03.01.2020, 09:30 Uhr

Beirut (AFP) Hisbollah-Führer Nasrallah fordert "Bestrafung" nach Tötung von iranischem General

Hisbollah-Chef Nasrallah. Quelle: AL-MANAR TV/AFP/- (Foto: AL-MANAR TV/AFP/-)Hisbollah-Chef Nasrallah. Quelle: AL-MANAR TV/AFP/- (Foto: AL-MANAR TV/AFP/-)

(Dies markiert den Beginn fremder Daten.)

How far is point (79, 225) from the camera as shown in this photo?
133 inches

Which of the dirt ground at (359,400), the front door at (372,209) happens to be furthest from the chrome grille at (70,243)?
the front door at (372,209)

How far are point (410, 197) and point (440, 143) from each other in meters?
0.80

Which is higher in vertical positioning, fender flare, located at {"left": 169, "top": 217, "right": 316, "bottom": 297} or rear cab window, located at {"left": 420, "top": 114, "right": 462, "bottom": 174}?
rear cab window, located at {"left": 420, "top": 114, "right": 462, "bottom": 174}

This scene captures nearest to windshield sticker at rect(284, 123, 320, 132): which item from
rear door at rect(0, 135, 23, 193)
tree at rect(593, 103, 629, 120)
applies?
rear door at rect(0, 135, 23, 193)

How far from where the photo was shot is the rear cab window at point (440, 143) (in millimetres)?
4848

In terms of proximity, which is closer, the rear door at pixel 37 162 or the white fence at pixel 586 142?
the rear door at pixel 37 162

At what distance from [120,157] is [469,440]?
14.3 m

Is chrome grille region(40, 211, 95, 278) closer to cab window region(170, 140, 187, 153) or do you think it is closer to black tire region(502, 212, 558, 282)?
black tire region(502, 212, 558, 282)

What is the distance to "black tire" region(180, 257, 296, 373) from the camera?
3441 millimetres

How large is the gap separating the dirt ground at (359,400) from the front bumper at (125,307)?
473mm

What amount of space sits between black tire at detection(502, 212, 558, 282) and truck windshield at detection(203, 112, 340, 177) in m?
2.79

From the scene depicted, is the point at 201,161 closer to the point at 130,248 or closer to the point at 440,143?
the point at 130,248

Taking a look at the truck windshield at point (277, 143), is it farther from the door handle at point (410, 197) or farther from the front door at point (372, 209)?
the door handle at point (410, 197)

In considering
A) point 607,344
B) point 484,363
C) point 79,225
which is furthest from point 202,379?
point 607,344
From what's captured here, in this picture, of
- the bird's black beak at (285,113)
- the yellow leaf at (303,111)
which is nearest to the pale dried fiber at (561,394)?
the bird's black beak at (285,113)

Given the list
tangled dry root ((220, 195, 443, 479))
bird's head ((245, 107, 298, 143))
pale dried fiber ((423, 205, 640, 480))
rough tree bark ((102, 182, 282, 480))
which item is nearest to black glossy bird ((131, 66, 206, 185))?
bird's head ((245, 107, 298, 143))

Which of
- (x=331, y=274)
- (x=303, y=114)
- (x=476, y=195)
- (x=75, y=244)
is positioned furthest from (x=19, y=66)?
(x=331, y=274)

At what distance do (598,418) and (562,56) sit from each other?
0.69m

"Widerstandskämpfer" weltweit zu Vergeltung aufgerufen

Nach dem tödlichen US-Angriff auf den einflussreichen iranischen Elite-General Kassem Soleimani im Irak hat auch der libanesische Hisbollah-Führer Hassan Nasrallah zur Vergeltung aufgerufen. Die "verbrecherischen Mörder" müssten eine "gerechte Bestrafung" erhalten, erklärte Nasrallah am Freitag. Dazu seien alle "Widerstandskämpfer" weltweit verpflichtet. Nasrallah verwendet diesen Begriff gemeinhin in Zusammenhang mit seiner schiitischen Miliz und deren Verbündeten.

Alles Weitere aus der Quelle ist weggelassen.